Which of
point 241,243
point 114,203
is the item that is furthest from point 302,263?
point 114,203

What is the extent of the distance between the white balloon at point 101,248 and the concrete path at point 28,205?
■ ■ ■ ■ ■
* **Directions**
Rewrite the rows, changing "concrete path" to "stone walkway" and keeping everything else unchanged.

* **Exercise answer**
Which of
point 241,243
point 114,203
is the item that is furthest from point 302,263?
point 114,203

What is the extent of the distance between the white balloon at point 101,248 and the stone walkway at point 28,205?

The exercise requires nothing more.